[Skip Montanaro <skip.montanaro@gmail.com>]
I've got a memory issue in my modified Python interpreter I'm trying to debug. Output at the end of the problematic unit test looks like this:
To my eyes, you left out the most important part ;-) A traceback showing who made the fatal free() call to begin with. In debug mode, allocations are padded on both ends with various stuff: FORBIDDENBYTEs (0xfd), a count of the number of bytes originally requested, and a serial number incremented by 1 each time alloc/realloc is called. The memory you requested is entirely filled with CLEANBYTEs ()xcd). On deallocation, that stuff is checked (that's where your run is dying), and the memory is filled with DEADBYTEs (0xdd) (a weak but nevertheless often effective way to detect "double free"s). Now in your case, absolutely every byte shown is 0x00. There are no useful clues at all remaining. It's not just a short buffer overrun, _everything_ has been NULLed out, including before the requested memory.
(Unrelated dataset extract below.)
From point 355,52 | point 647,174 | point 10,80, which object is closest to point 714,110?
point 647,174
So something has gone nuts spraying 0 all over memory ... or the pointer passed to free() was nonsense to begin with. If it were a case of double free, we'd usually expect to see some DEADBYTEs in the debug output. But there weren't any. However, you did not get any output from tracemalloc, despite that it sounds like you set up the right magic to activate it. Which leans toward the "complete nonsense" hypothesis. If tracemalloc doesn't find the address in its dict of currently-allocated addresses, looks like it fails silently, simply not producing any output. Which is what you're experiencing. So where was free() called and what was passed to it? All the evidence is consistent with the idea that what was passed to free() was never obtained from a malloc or reallloc call to begin with.